Stated problem: Update the records below by putting "straight-line distance" wherever "spatial distance" appears, changing nothing else. Leave the pictures out of your answer.

Records of scene-based questions:
+ + +
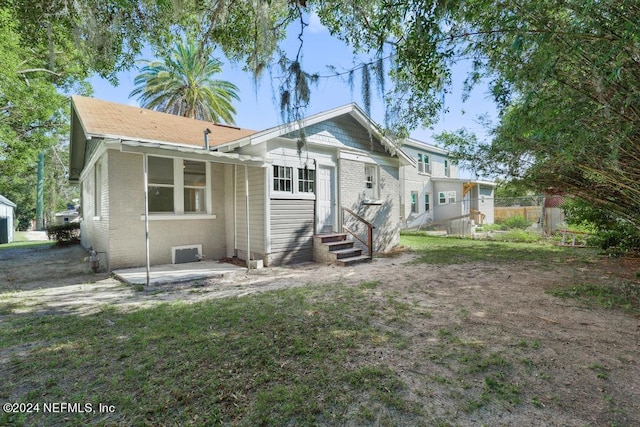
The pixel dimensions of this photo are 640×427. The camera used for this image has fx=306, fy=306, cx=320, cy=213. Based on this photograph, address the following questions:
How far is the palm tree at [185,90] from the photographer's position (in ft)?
57.6

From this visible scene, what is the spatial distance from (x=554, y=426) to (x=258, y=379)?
84.6 inches

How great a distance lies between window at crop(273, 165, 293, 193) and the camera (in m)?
8.16

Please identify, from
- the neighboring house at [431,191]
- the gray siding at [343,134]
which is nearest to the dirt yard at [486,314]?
the gray siding at [343,134]

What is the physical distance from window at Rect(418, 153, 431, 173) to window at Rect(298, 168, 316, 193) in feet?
44.9

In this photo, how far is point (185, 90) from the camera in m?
18.6

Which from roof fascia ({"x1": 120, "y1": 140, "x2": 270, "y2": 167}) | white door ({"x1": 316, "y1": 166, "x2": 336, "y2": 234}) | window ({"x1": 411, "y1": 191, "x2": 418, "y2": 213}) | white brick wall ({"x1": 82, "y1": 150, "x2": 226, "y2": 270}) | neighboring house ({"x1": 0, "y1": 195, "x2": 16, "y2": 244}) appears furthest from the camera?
window ({"x1": 411, "y1": 191, "x2": 418, "y2": 213})

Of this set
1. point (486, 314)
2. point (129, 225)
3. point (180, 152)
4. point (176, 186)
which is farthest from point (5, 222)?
point (486, 314)

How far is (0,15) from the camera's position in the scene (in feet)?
28.6

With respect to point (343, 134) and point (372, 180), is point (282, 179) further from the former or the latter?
point (372, 180)

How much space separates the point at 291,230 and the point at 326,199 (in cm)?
157

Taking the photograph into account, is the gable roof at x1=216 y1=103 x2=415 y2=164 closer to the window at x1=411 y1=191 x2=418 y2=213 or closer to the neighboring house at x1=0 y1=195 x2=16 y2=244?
the window at x1=411 y1=191 x2=418 y2=213

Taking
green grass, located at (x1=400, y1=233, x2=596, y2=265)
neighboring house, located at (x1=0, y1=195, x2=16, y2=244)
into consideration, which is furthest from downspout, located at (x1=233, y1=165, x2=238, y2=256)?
neighboring house, located at (x1=0, y1=195, x2=16, y2=244)

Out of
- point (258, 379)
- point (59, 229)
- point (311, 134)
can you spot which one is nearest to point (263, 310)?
point (258, 379)

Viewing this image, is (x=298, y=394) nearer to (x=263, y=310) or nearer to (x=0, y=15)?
(x=263, y=310)
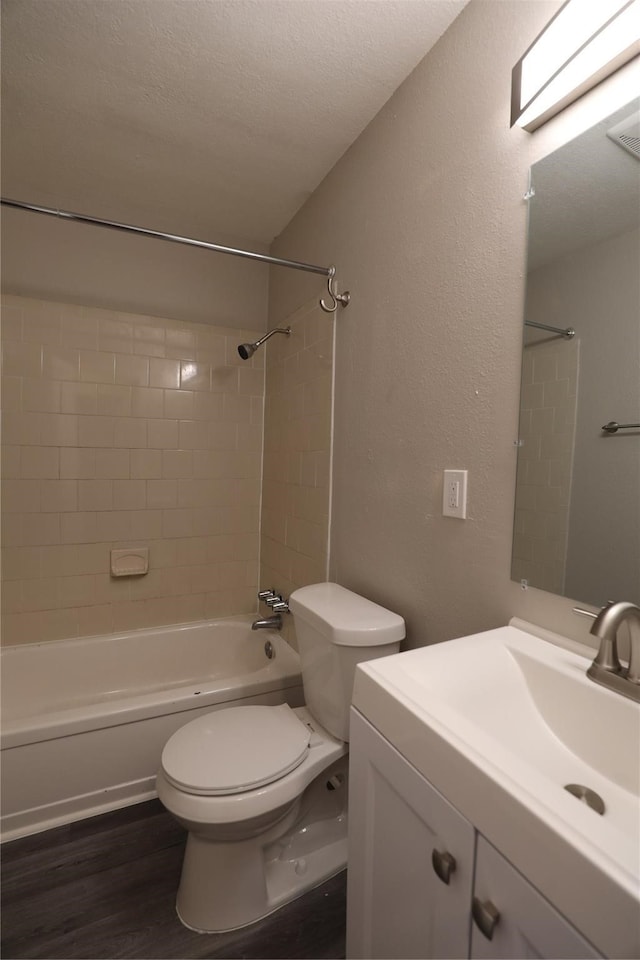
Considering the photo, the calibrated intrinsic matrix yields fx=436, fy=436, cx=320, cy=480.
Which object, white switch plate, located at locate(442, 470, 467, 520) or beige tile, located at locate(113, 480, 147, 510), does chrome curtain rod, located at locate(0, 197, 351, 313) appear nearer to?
white switch plate, located at locate(442, 470, 467, 520)

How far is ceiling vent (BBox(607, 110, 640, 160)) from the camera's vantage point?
30.8 inches

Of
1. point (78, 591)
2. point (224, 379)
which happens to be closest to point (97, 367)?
point (224, 379)

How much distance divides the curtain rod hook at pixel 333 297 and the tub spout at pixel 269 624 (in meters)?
1.41

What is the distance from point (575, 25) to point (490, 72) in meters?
0.27

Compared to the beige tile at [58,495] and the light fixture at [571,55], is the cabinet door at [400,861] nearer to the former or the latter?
the light fixture at [571,55]

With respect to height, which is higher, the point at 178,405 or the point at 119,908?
the point at 178,405

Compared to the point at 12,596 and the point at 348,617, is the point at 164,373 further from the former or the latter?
the point at 348,617

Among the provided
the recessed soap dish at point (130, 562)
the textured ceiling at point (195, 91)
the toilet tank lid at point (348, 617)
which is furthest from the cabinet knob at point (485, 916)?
the recessed soap dish at point (130, 562)

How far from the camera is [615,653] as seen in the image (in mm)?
731

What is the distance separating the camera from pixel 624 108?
800mm

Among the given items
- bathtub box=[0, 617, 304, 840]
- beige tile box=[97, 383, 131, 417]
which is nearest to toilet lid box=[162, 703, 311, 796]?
bathtub box=[0, 617, 304, 840]

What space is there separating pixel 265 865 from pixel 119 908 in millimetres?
419

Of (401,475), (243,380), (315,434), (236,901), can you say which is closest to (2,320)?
(243,380)

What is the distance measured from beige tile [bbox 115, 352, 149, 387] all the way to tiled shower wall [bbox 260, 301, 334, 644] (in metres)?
0.65
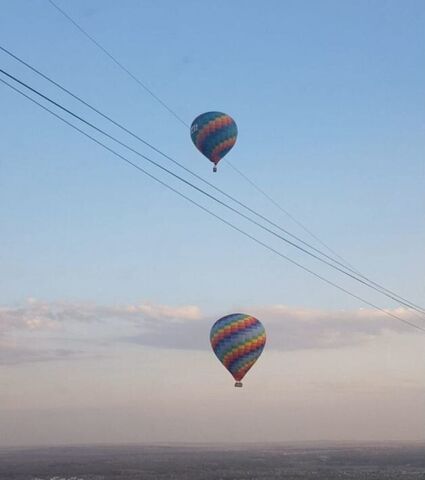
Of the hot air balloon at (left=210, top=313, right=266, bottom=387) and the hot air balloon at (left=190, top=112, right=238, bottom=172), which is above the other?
the hot air balloon at (left=190, top=112, right=238, bottom=172)

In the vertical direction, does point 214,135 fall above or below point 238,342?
above

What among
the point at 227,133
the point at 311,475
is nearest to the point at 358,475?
the point at 311,475

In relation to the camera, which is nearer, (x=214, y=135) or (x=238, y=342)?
(x=214, y=135)

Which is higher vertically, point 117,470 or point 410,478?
point 117,470

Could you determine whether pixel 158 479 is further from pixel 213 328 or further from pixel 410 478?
pixel 213 328

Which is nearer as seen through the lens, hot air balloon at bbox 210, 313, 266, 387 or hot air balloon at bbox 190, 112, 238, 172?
hot air balloon at bbox 190, 112, 238, 172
+ + +
The completed task:
The pixel dimensions of this photo are 640×427. The camera used for this image has fx=306, fy=306, cx=320, cy=213. Based on this photograph, address the following questions:
How far is the palm tree at [185,90] from the photographer's position (in ft)?
57.6

From this visible scene, what is the straight-line distance from (x=554, y=426) to (x=258, y=379)?
84.6 inches

How great a distance lies between window at crop(273, 165, 293, 193) and the camera (in m)?
8.16

Please identify, from
- the neighboring house at [431,191]
- the gray siding at [343,134]
which is nearest to the dirt yard at [486,314]?
the gray siding at [343,134]

What is the physical distance from window at Rect(418, 153, 431, 173) to window at Rect(298, 168, 316, 193) in feet?
44.9

In this photo, how far is point (185, 90) from the camera in m?
18.6

Which from roof fascia ({"x1": 120, "y1": 140, "x2": 270, "y2": 167}) | white door ({"x1": 316, "y1": 166, "x2": 336, "y2": 234}) | window ({"x1": 411, "y1": 191, "x2": 418, "y2": 213}) | white brick wall ({"x1": 82, "y1": 150, "x2": 226, "y2": 270}) | neighboring house ({"x1": 0, "y1": 195, "x2": 16, "y2": 244}) appears furthest from the camera?
window ({"x1": 411, "y1": 191, "x2": 418, "y2": 213})

Of this set
1. point (486, 314)
2. point (129, 225)
3. point (180, 152)
4. point (176, 186)
which is farthest from point (5, 222)?
point (486, 314)

How far is (0,15) from the camera's position in the scene (in feet)?
28.6

With respect to point (343, 134) and point (372, 180), is point (282, 179) further from the former or the latter?
point (372, 180)

How much space separates the point at 291,230 and the point at 326,199 (in cm)?
157

Taking the photograph into account, is the gable roof at x1=216 y1=103 x2=415 y2=164 closer to the window at x1=411 y1=191 x2=418 y2=213 or closer to the neighboring house at x1=0 y1=195 x2=16 y2=244?
the window at x1=411 y1=191 x2=418 y2=213

Taking
green grass, located at (x1=400, y1=233, x2=596, y2=265)
neighboring house, located at (x1=0, y1=195, x2=16, y2=244)
into consideration, which is furthest from downspout, located at (x1=233, y1=165, x2=238, y2=256)?
neighboring house, located at (x1=0, y1=195, x2=16, y2=244)

Out of
- point (258, 379)
- point (59, 229)
- point (311, 134)
can you spot which one is nearest to point (263, 310)?
point (258, 379)

Viewing this image, is (x=298, y=394) nearer to (x=263, y=310) or nearer to (x=0, y=15)?
(x=263, y=310)
Considering the photo, the calibrated intrinsic matrix yields fx=436, fy=436, cx=320, cy=480.
Which object, white switch plate, located at locate(442, 470, 467, 520) or beige tile, located at locate(113, 480, 147, 510), does chrome curtain rod, located at locate(0, 197, 351, 313) appear nearer to?
white switch plate, located at locate(442, 470, 467, 520)

How far is ceiling vent (BBox(607, 110, 640, 160)) from the camera's vantage point?
30.8 inches

Of
1. point (78, 591)
2. point (224, 379)
which happens to be closest to point (97, 367)?
point (224, 379)

How much distance divides the curtain rod hook at pixel 333 297 and the tub spout at pixel 269 624 (in meters)?
1.41

What is the distance from point (575, 25) to point (490, 72) in meters?
0.27

Compared to the beige tile at [58,495] and the light fixture at [571,55], is the cabinet door at [400,861] nearer to the former or the latter?
the light fixture at [571,55]

With respect to height, which is higher, the point at 178,405 or the point at 119,908?
the point at 178,405

Compared to the point at 12,596 and the point at 348,617, is the point at 164,373 further from the former or the latter?
the point at 348,617

Among the provided
the recessed soap dish at point (130, 562)
the textured ceiling at point (195, 91)
the toilet tank lid at point (348, 617)
which is furthest from the cabinet knob at point (485, 916)?
the recessed soap dish at point (130, 562)

How far from the camera is [615,653] as seen in the image (in mm)?
731

What is the distance separating the camera from pixel 624 108?
800mm

Among the given items
- bathtub box=[0, 617, 304, 840]
- beige tile box=[97, 383, 131, 417]
which is nearest to toilet lid box=[162, 703, 311, 796]?
bathtub box=[0, 617, 304, 840]

What space is there separating pixel 265 865 from pixel 119 908 in millimetres?
419

Of (401,475), (243,380), (315,434), (236,901), can you say which is closest to (2,320)?
(243,380)

What is the distance measured from beige tile [bbox 115, 352, 149, 387] all the way to tiled shower wall [bbox 260, 301, 334, 644] (in metres)?
0.65
Of the hot air balloon at (left=210, top=313, right=266, bottom=387) and the hot air balloon at (left=190, top=112, right=238, bottom=172), which is above the other?
the hot air balloon at (left=190, top=112, right=238, bottom=172)

In the vertical direction, does point 214,135 fall above or below point 238,342?
above

What among
the point at 227,133
the point at 311,475
is nearest to the point at 358,475?
the point at 311,475

In relation to the camera, which is nearer, (x=214, y=135) or (x=238, y=342)?
(x=214, y=135)

Which is higher vertically, point 117,470 or point 410,478?
point 117,470

Could you determine whether pixel 158 479 is further from pixel 213 328 or further from pixel 410 478?
pixel 213 328

Which is nearer as seen through the lens, hot air balloon at bbox 210, 313, 266, 387 or hot air balloon at bbox 190, 112, 238, 172?
hot air balloon at bbox 190, 112, 238, 172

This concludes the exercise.